Modern Defense Technology ›› 2025, Vol. 53 ›› Issue (4): 129-139.DOI: 10.3969/j.issn.1009-086x.2025.04.014

• INTEGRATED LOGISTICS SUPPORT TECHNOLOGY • Previous Articles    

Reliability Assessment Method Based on Improved Unscented Kalman Filter

Jianyin ZHAO1, Jingwei JIANG1, Shuntao WEI2   

  1. 1.Naval Aviation University,Yantai 264001,China
    2.PLA 71770 Troops
  • Received:2024-06-03 Revised:2024-08-10 Online:2025-08-28 Published:2025-09-02

基于改进无迹卡尔曼滤波的可靠性评估方法

赵建印1, 姜经纬1, 魏顺涛2   

  1. 1.海军航空大学,山东 烟台 264001
    2.中国人民解放军71770部队
  • 作者简介:赵建印(1976-),男,河北衡水人。副教授,博士,研究方向为装备可靠性。

Abstract:

To solve the problems of limited data and insufficient data utilization during the service period of high-reliability equipment, a reliability assessment method based on an improved Sage-Husa adaptive unscented Kalman filter(UKF) is proposed. This method integrates the distribution parameters of the measured data reflecting performance degradation with predicted distribution parameters. A statistical model is established for performance degradation data, and a degradation failure model is constructed based on the optimal estimates of the distribution parameters. The least squares support vector machine (LS-SVM) is utilized to predict the distribution parameters, serving to characterize the data trend information. The predicted data is set as the state variable and the measured distribution parameters as observation variables. Based on the nonlinear Wiener process, the state and observation equations of the UKF model are established to obtain the optimal estimates of the distribution parameters. To reduce the impact of the measurement noise covariance matrix on the filtering accuracy, the improved Sage-Husa algorithm is introduced to optimize these matrices, enhancing the accuracy and stability of the optimal estimates. Exemplary results demonstrate that the proposed method increases the information content of the data available for reliability assessment. The reliability evaluation results obtained for the equipment are in good agreement with the actual engineering results, validating the rationality and effectiveness of the method.

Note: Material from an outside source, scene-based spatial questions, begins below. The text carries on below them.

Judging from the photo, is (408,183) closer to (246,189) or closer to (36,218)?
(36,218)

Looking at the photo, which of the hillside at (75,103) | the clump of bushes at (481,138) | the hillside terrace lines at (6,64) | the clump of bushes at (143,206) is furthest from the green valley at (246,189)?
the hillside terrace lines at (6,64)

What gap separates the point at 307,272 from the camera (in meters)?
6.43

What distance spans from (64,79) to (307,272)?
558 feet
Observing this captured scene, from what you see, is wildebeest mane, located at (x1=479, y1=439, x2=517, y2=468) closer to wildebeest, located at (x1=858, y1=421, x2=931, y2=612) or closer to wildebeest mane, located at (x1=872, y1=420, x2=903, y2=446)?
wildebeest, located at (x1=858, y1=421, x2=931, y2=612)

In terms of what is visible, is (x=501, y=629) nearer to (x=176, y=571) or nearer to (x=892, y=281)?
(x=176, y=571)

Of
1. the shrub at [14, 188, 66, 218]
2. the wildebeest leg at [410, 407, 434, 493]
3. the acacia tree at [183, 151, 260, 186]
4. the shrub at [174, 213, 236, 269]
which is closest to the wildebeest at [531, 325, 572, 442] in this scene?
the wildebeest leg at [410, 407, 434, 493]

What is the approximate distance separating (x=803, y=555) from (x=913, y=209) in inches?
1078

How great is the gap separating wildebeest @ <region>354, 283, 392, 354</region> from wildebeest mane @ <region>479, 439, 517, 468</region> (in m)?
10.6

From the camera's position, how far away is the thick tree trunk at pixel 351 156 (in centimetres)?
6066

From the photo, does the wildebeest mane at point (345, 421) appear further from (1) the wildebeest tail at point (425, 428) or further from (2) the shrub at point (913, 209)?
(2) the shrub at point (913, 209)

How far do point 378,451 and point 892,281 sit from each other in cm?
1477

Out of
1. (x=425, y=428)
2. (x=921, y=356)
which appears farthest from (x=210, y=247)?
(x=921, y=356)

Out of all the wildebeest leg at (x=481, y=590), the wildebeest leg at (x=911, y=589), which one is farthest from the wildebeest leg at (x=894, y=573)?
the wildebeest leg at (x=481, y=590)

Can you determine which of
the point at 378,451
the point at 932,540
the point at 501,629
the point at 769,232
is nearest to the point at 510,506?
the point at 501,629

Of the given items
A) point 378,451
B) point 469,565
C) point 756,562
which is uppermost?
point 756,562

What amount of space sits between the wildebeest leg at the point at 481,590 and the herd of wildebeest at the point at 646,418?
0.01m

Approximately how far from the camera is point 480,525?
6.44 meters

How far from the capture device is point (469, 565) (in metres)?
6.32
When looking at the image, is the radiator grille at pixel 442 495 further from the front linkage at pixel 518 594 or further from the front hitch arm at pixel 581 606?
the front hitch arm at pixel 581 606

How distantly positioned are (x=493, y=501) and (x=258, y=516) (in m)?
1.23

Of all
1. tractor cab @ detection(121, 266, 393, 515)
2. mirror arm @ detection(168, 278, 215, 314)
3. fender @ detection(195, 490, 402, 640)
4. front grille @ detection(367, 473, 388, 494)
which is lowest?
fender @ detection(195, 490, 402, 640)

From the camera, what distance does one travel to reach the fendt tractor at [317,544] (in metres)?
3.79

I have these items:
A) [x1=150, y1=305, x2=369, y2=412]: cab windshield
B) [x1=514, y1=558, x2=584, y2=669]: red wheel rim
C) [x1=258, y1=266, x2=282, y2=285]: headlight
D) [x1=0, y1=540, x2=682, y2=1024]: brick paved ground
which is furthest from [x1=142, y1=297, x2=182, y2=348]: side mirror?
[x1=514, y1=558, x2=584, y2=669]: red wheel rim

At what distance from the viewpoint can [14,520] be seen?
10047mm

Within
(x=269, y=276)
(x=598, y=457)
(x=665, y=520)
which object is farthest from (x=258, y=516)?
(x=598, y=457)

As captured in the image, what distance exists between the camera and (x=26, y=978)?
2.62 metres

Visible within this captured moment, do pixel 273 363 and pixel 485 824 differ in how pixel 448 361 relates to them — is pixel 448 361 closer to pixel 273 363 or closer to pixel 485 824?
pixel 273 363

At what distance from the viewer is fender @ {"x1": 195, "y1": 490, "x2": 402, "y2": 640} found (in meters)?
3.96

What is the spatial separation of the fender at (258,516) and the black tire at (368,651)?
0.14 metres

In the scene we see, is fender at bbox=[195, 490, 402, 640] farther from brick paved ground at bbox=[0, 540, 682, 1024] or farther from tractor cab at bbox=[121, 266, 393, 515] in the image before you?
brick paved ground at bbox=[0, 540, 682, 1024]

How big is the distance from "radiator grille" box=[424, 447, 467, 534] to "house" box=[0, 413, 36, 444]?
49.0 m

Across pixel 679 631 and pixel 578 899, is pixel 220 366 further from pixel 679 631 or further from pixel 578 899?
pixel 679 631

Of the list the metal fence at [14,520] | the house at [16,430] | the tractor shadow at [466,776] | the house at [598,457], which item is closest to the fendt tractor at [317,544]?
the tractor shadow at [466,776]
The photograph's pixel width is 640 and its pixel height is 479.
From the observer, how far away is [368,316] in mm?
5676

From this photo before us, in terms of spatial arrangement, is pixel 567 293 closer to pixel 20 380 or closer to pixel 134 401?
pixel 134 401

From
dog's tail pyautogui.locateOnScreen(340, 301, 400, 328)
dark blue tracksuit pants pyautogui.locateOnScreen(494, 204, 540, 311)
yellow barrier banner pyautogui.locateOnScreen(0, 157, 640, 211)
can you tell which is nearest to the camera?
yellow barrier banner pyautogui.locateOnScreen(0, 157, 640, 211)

Key words: Wiener process, unscented Kalman filter(UKF), Sage-Husa algorithm, optimal estimates, reliability assessment

摘要:

针对高可靠性产品服役期间数据有限、数据信息利用不充分等问题,融合性能退化实测数据分布参数与预测分布参数,提出了基于改进的Sage-Husa自适应无迹卡尔曼滤波的可靠性评估方法。该方法确定了性能退化数据统计模型得到了分布参数,并构建了基于分布参数最优估值的退化失效模型。利用最小二乘支持向量机(LS-SVM)预测得到了分布参数的预测数据以表征数据趋势信息,并以预测数据为状态变量、实测数据为观测变量,基于非线性Wiener过程建立了无迹卡尔曼滤波模型的状态方程与观测方程,得到了分布参数的最优估值;同时为了降低传统无迹卡尔曼滤波中测量噪声协方差矩阵对滤波精度影响,引入改进的Sage-Husa算法对其进行优化以提高最优估值结果的准确性和稳定性。示例结果表明,该方法增大了可靠性评估可利用数据的信息量,且得到的可靠性评估结果与工程实际结果基本一致,验证了本方法的合理性和有效性。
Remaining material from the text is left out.